Alignment-Free Training for Transducer-based Multi-Talker ASR

Takafumi Moriya,Shota Horiguchi,Marc Delcroix,Ryo Masumura,Takanori Ashihara,Hiroshi Sato,Kohei Matsuura,Masato Mimura
2024-09-30
Abstract:Extending the RNN Transducer (RNNT) to recognize multi-talker speech is essential for wider automatic speech recognition (ASR) applications. Multi-talker RNNT (MT-RNNT) aims to achieve recognition without relying on costly front-end source separation. MT-RNNT is conventionally implemented using architectures with multiple encoders or decoders, or by serializing all speakers' transcriptions into a single output stream. The first approach is computationally expensive, particularly due to the need for multiple encoder processing. In contrast, the second approach involves a complex label generation process, requiring accurate timestamps of all words spoken by all speakers in the mixture, obtained from an external ASR system. In this paper, we propose a novel alignment-free training scheme for the MT-RNNT (MT-RNNT-AFT) that adopts the standard RNNT architecture.
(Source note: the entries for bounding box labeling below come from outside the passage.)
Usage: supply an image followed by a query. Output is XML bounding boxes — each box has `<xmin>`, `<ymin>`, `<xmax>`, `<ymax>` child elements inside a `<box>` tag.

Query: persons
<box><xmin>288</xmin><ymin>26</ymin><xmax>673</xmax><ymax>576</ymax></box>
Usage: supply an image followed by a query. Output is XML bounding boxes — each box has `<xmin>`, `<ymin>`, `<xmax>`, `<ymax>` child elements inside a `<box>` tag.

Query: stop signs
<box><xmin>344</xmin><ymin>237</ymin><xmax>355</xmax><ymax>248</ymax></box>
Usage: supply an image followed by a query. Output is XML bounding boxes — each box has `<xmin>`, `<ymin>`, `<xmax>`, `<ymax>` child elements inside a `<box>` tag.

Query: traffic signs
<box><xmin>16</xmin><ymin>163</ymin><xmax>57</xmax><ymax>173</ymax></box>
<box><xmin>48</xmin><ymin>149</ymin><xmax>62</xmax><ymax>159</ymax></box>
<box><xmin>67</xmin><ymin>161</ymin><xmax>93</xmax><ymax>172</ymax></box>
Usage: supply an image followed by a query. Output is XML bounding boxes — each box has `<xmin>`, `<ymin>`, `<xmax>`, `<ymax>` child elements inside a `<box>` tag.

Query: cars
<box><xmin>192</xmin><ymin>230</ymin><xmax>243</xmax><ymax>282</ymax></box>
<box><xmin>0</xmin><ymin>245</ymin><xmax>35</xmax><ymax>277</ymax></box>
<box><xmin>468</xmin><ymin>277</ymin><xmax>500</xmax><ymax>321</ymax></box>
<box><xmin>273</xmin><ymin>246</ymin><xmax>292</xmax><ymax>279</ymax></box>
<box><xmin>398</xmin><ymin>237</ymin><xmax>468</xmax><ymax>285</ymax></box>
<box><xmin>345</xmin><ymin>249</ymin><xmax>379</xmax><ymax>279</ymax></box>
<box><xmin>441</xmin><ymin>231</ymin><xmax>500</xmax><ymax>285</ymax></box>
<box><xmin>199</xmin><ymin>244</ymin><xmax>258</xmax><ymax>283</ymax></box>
The target labels are created by appending a prompt token corresponding to each speaker at the beginning of the transcription, reflecting the order of each speaker's appearance in the mixtures. Thus, MT-RNNT-AFT can be trained without relying on accurate alignments, and it can recognize all speakers' speech with just one round of encoder processing. Experiments show that MT-RNNT-AFT achieves performance comparable to that of the state-of-the-art alternatives, while greatly simplifying the training process.
Audio and Speech Processing,Computation and Language,Sound
What problem does this paper attempt to address?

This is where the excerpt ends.